Abstract
Background
Prions are a particular type of amyloids related to a large variety of important processes in cells, but also responsible for serious diseases in mammals and humans. The number of experimentally characterized prions is still low and corresponds to a handful of examples in microorganisms and mammals. Prion aggregation is mediated by specific protein domains with a remarkable compositional bias towards glutamine/asparagine and against charged residues and prolines. These compositional features have been used to predict new prion proteins in the genomes of different organisms. Despite these efforts, there are only a few available data sources containing prion predictions at a genomic scale.
Description
Here we present PrionScan, a new database of predicted prion-like domains in complete proteomes. We have previously developed a predictive methodology to identify and score prionogenic stretches in protein sequences. In the present work, we exploit this approach to scan all the protein sequences in public databases and compile a repository containing relevant information of proteins bearing prion-like domains. The database is updated regularly alongside UniprotKB and in its present version contains approximately 28000 predictions in proteins from different functional categories in more than 3200 organisms from all the taxonomic subdivisions. PrionScan can be used in two different ways: database query and analysis of protein sequences submitted by the users. In the first mode, simple queries allow to retrieve a detailed description of the properties of a defined protein. Queries can also be combined to generate more complex and specific searching patterns. In the second mode, users can submit and analyze their own sequences.
Conclusions
It is expected that this database would provide relevant insights on prion functions and regulation from a genome-wide perspective, allowing researches performing cross-species prion biology studies. Our database might also be useful for guiding experimentalists in the identification of new candidates for further experimental characterization.

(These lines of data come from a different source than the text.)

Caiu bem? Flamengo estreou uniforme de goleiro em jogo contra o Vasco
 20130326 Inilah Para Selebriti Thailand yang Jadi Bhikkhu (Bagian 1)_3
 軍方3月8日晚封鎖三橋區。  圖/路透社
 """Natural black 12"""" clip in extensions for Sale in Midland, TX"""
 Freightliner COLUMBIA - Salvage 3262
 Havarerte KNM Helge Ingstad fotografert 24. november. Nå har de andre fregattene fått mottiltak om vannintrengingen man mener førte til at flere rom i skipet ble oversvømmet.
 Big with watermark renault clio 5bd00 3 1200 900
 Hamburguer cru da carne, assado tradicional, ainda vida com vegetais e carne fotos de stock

Keywords: Prion domain, Protein aggregation, Amyloid fibrils, Prion prediction
Background
Prions are a special type of amyloids, which can act as heritable elements in their aggregated state, constituting self-replicating entities that can perpetuate and transmit over generations. Prions are generally ubiquitous proteins with specific functions when folded but, after their amyloid conversion, they also perform important functions in cells, acting as epigenetic elements [1,2], evolutionary capacitors [3,4] and bet-hedging devices [5,6] in the processes of adaptation to environmental fluctuations in microorganisms, and in mechanisms crucial to maintain long-term physiological states in invertebrates [7-9]. Despite these beneficial roles in cell physiology, prion formation is more commonly thought to be associated with disease, due to the growing number of serious and in some cases incurable pathologies caused by the deposition of prion fibrils, comprising a diverse group of neurodegenerative disorders in humans and mammals [10-16]. Notwithstanding their important role in cell physiology and pathology, the number of prions known so far is scarce, and little is known regarding their implication in the regulation of cellular processes from a genomic perspective. The main motivation for the construction of PrionScan is to disclose and make available to the scientific community the most extensive set of putative prion-forming proteins, predicted for all the proteins encoded in the genomes of all the organisms annotated in public databases.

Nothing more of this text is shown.